PROBLEM TO WORK ON:
Decide whether each statement agrees with the judgment excerpt on service below, answering yes or no and quoting the deciding words: (a) the urgent relief was granted on 22 September 2020; (b) returns of service had been filed in the court file; (c) the applicant had the respondents' email addresses when it made its founding affidavit.
START TEXT FOR ANALYSIS
17.      Paragraph 67 of the founding affidavit that served before the urgent court also states that the respondents would “properly be served”. The applicant states in paragraph 68 of its affidavit that unfortunately the applicant had neither their email addresses nor their physical addresses. 

18.      But whatever the position may have been when the founding affidavit was prepared and the urgent relief granted on 22 September 2020, the answering affidavit of the first respondent as well the confirmatory affidavits of the other opposing respondents contain physical addresses and some even telephone numbers.

19.      Notwithstanding the applicant having this information it did not produce any proof that the interim order had been properly served by sheriff on any of the respondents, including the opposing respondents.  Although there were indications from the bar that the applicant has so attended to do so, no returns of service had been uploaded (filed) in the court file.

20.      Although the interim order expressly grants the applicant leave to service copies of the interim order and the application on the respondents in a particular manner, there is no evidence that the applicant did so.

21.      The applicant contented itself with submissions that as the opposing respondents had filed answering affidavits and at least some of them had appeared in court on the various return dates that this constituted adequate knowledge on their part in order for the rule nisi to be confirmed, and that this excused any failure to properly effect service upon them.

22.      I have already expressed my concern at this approach by the applicant, particularly given the undertakings in its founding affidavit that it would effect service.

23.      The applicant also overlooks that there are other respondents, other than the opposing respondents. There is no proof that the interim order was served on the ninth and tenth respondent as the law enforcement bodies that the applicant seek enforce the order.
END TEXT FOR ANALYSIS
START DATA EXCERPT
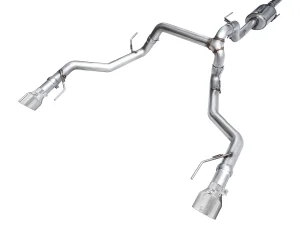 Ford F-150 Tremor Performance Exhaust - AWE Tuning - Cat-Back Track - Chrome Silver - `21-`27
END DATA EXCERPT
WORKED SOLUTION:
(a) Yes: "the urgent relief granted on 22 September 2020"
(b) No: "no returns of service had been uploaded (filed) in the court file"
(c) No: "the applicant had neither their email addresses nor their physical addresses"